As for my mom, at this point I really don’t want to talk to her or anyone from my family. I’m also ready to fire my FSIL (my brother’s fiancee) from being my bridesmaid for not coming to me to ask if I needed help instead of talking to my mom. She has my number and can always call me.
I’ve really considered eloping. I wanted a smaller wedding anyway. But FI’s got a big family and wanted everyone to be there. We did reach a compromise to stay within 100 but that didn’t last long.
Thanks for the link. 🙂 I didn’t unfriend my mom, but I blocked her. OTOH, I did unfriend my aunt, who tends to start trouble by telling everyone my business. Plus, if there’s one person who will think it’s not fancy enough like of those from “Four Weddings”, it’s her.
I’m planning to get some acupuncture done on Friday. It happened 3 years ago. While I can move my right side, I can’t smile or control my right eye. FI said he loves my crooked smile but I look weird in pictures when taken from the right side.
I don’t think I could shut my entire family out.
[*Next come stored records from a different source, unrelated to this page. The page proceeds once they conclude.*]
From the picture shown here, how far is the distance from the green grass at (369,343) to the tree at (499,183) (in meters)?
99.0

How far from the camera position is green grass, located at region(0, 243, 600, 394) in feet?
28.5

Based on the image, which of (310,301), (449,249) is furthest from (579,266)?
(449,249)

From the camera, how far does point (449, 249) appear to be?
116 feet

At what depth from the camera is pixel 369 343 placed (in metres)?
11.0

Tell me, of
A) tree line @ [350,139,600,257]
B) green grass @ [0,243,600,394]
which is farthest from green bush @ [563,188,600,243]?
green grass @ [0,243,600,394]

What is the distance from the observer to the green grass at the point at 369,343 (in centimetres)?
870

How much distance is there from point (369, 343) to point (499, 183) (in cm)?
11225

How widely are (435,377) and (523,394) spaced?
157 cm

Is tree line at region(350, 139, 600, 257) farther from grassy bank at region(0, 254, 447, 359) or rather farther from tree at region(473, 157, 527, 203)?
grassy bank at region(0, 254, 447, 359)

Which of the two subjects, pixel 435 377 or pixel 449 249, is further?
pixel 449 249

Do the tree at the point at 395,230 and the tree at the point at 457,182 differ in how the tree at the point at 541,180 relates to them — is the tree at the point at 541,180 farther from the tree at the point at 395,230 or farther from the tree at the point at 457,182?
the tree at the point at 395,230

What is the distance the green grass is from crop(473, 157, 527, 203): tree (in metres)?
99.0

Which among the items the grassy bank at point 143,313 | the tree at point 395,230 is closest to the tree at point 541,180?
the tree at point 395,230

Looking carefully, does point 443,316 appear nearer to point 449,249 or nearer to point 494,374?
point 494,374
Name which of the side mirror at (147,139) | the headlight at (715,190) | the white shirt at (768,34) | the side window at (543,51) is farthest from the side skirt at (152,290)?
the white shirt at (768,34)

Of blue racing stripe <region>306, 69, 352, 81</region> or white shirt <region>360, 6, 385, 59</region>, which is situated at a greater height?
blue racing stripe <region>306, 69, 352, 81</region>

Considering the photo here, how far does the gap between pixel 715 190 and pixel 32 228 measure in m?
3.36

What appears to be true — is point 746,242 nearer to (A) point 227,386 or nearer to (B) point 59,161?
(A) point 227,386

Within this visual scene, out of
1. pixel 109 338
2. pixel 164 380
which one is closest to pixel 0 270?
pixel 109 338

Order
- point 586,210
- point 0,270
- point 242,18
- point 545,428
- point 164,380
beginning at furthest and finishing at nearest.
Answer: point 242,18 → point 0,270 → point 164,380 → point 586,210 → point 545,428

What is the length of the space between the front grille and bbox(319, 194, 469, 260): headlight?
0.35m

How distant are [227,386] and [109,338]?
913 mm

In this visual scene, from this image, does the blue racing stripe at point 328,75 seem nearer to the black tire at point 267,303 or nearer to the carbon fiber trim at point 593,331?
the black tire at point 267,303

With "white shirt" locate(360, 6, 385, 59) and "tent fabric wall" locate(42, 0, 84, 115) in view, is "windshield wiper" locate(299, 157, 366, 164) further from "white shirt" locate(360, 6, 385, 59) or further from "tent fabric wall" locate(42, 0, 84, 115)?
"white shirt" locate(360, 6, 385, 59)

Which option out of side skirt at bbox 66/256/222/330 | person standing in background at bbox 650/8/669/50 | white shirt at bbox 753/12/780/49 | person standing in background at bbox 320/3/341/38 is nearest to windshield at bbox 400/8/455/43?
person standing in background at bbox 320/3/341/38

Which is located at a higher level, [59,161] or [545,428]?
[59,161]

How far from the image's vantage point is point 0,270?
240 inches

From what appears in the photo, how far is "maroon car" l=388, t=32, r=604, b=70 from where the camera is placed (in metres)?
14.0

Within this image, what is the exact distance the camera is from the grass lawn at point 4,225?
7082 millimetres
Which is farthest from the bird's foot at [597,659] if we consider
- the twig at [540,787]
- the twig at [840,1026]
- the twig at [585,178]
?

Yeah that’s my real date. In fact, I told FI that I’m taking a break from planning until the end of the semester (with the exception of our e-session and Pre-Cana). At that point, I’ll be sending out the STDs and can make more payments to vendors.
Post # 16
Hello fellow northeasterner!
I think things have been rough here in PA. I have had a few bad weeks myself. You are not alone. Sounds like you found a great man to share the rest of your life with. Since you are in grad school that means you are smart too. You have a lot of pluses to give thanks for.
Oh and btw. My wedding is 3 wks away. I pushed for the wedding. Now I wish we went away. Too late now. – Maybe that insight will help.